Durante el Consejo de Exteriores, varios países europeos se mostraron reticentes a ampliar la presencia militar en la zona o enviar más buques. Los responsables comunitarios coincidieron en que la prioridad es evitar una escalada del conflicto y contener el impacto en los precios de la energía.
Europa evalúa cambios en la Operación Aspides
Entre las opciones analizadas figura modificar el mandato de la Operación Aspides, actualmente destinada a proteger buques mercantes en el mar Rojo y el golfo Pérsico.
La jefa de la diplomacia europea, Kaja Kallas, explicó que algunos países podrían contribuir a garantizar la navegación en el estrecho de Ormuz cuando termine el conflicto, ya sea mediante esta misión naval o a través de una coalición de países voluntarios.
No obstante, la funcionaria descartó que esa tarea recaiga en la OTAN.
Cautela entre los países europeos
El debate se intensificó después de que el presidente de EEUU, Donald Trump, pidiera a los aliados de la Alianza Atlántica colaborar para asegurar el tránsito marítimo por esta ruta clave del comercio internacional.
Algunos gobiernos respondieron con cautela. La ministra rumana Oana-Silvia Toiu recordó que la OTAN es una alianza defensiva, mientras que el canciller polaco Radoslaw Sikorski indicó que varios países ya han rechazado participar en una operación militar en la zona.
En paralelo, Kallas confirmó que mantiene conversaciones con el secretario general de Naciones Unidas, António Guterres, para estudiar una iniciativa similar al corredor del mar Negro que permitió exportar grano desde Ucrania.
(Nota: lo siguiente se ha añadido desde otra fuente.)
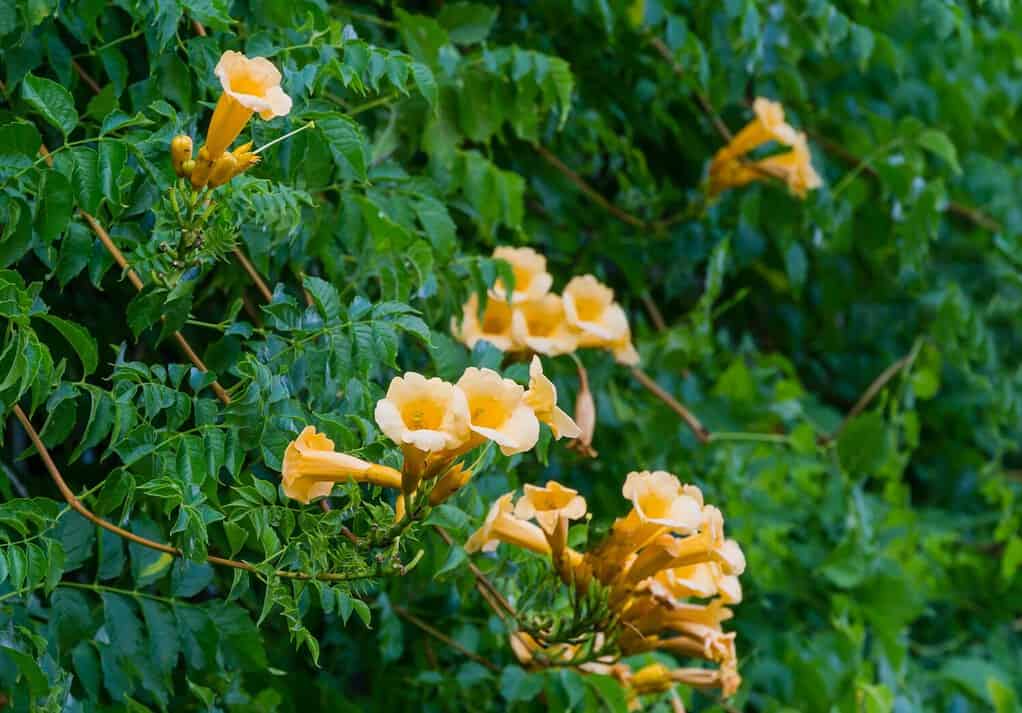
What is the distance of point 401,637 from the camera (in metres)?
2.45

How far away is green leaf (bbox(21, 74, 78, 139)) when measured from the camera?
1805mm

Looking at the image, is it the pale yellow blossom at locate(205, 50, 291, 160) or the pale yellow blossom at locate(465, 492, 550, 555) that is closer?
the pale yellow blossom at locate(205, 50, 291, 160)

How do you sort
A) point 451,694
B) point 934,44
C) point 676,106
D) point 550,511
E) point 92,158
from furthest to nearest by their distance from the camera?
point 934,44 → point 676,106 → point 451,694 → point 550,511 → point 92,158

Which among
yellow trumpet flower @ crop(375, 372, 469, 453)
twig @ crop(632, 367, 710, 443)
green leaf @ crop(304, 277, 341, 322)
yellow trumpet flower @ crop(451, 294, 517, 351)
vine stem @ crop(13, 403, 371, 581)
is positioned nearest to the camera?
yellow trumpet flower @ crop(375, 372, 469, 453)

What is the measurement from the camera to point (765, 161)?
3.16 metres

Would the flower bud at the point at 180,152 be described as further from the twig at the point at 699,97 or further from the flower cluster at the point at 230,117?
the twig at the point at 699,97

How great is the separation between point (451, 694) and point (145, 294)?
3.29 ft

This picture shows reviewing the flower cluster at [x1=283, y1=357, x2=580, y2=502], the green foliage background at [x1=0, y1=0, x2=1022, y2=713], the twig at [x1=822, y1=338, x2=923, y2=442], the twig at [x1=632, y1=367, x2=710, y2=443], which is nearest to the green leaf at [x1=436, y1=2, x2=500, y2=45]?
the green foliage background at [x1=0, y1=0, x2=1022, y2=713]

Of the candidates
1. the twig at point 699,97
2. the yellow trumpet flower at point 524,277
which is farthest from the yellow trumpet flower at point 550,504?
the twig at point 699,97

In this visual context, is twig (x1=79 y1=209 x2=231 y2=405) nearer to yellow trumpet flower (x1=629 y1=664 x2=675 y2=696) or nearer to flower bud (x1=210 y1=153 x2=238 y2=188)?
flower bud (x1=210 y1=153 x2=238 y2=188)

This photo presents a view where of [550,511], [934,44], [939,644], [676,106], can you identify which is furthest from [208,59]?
[939,644]

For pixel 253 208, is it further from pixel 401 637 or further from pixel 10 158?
pixel 401 637

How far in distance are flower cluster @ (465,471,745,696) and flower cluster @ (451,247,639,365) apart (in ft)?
1.49

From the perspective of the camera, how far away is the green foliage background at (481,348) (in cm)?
182
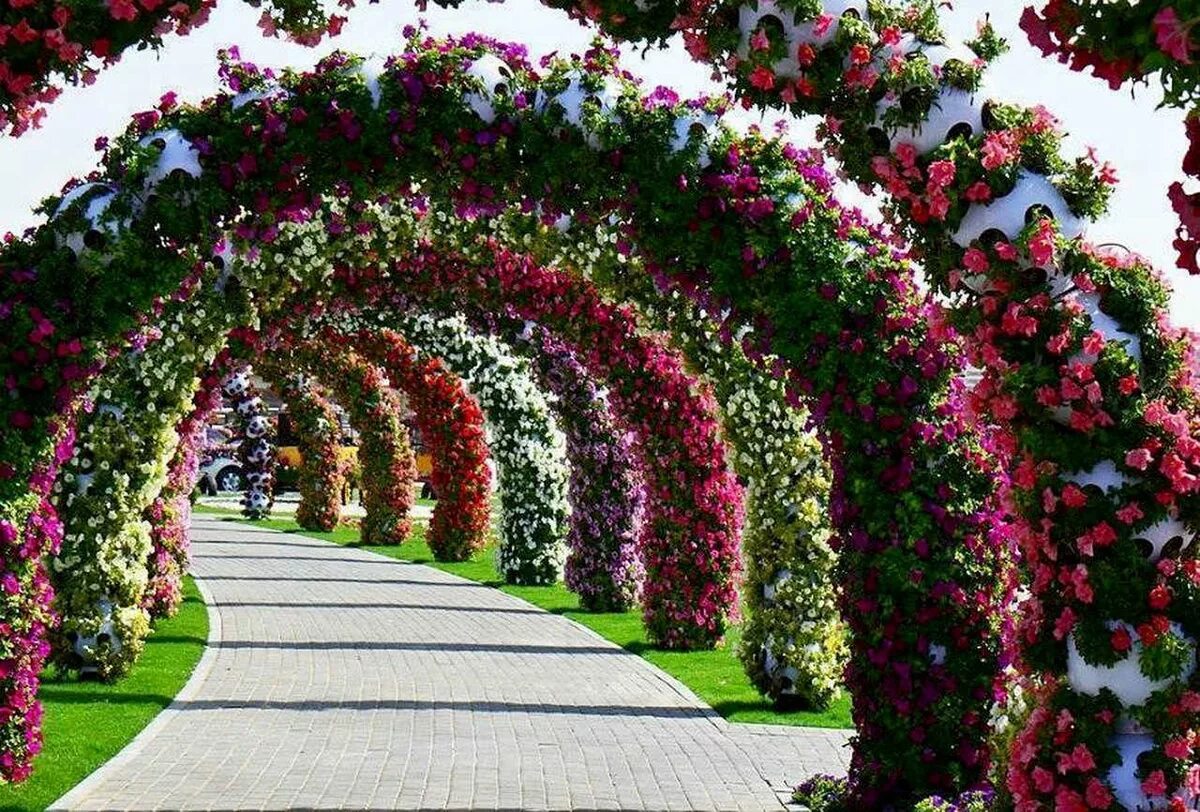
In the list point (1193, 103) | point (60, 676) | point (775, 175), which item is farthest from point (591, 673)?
point (1193, 103)

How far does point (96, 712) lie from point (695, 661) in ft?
17.4

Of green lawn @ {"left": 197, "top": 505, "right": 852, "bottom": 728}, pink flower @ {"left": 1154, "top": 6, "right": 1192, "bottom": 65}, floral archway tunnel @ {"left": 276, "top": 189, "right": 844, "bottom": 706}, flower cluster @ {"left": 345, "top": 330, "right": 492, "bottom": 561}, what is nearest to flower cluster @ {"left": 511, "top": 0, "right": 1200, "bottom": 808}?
pink flower @ {"left": 1154, "top": 6, "right": 1192, "bottom": 65}

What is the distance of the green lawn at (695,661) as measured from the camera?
37.4 feet

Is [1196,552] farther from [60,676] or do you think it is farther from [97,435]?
[60,676]

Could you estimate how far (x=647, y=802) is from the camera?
28.1 feet

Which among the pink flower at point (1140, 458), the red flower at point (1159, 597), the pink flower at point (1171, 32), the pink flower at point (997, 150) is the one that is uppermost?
the pink flower at point (997, 150)

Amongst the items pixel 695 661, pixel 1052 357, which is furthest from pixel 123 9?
pixel 695 661

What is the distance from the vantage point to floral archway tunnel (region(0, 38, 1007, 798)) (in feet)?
25.7

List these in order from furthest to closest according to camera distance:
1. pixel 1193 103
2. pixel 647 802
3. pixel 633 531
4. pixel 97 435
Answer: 1. pixel 633 531
2. pixel 97 435
3. pixel 647 802
4. pixel 1193 103

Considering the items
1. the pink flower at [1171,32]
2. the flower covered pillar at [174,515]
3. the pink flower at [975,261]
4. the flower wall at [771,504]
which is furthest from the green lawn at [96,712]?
the pink flower at [1171,32]

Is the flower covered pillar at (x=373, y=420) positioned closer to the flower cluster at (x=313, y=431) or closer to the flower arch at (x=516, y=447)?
the flower cluster at (x=313, y=431)

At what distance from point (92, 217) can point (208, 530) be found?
24707 mm

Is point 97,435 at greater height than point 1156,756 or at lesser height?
greater

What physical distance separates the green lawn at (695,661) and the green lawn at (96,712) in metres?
4.05
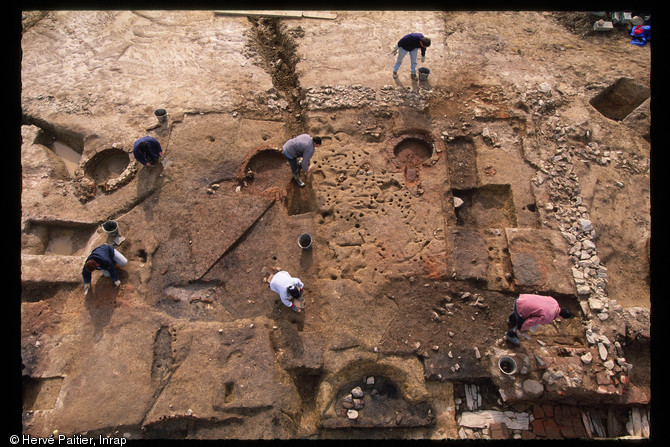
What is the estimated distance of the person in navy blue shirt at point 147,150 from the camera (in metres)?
5.88

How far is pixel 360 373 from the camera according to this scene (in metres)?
5.01

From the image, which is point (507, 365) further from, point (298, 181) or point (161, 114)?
point (161, 114)

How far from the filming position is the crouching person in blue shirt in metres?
4.92

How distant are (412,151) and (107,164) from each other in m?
5.30

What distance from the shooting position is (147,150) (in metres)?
5.95

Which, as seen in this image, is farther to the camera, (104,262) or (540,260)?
(540,260)

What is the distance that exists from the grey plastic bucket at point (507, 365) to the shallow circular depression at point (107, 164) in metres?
6.51

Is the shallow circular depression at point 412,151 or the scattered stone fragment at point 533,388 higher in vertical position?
the shallow circular depression at point 412,151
Europa apuesta por una salida diplomática
El ministro de Exteriores de España, José Manuel Albares, también se mostró contrario a ampliar la misión militar y defendió que la solución debe ser diplomática.
Por su parte, el ministro alemán Johann Wadephul advirtió que el cierre del estrecho ya está afectando a los mercados europeos y subrayó que una solución duradera solo llegará mediante negociaciones en la región.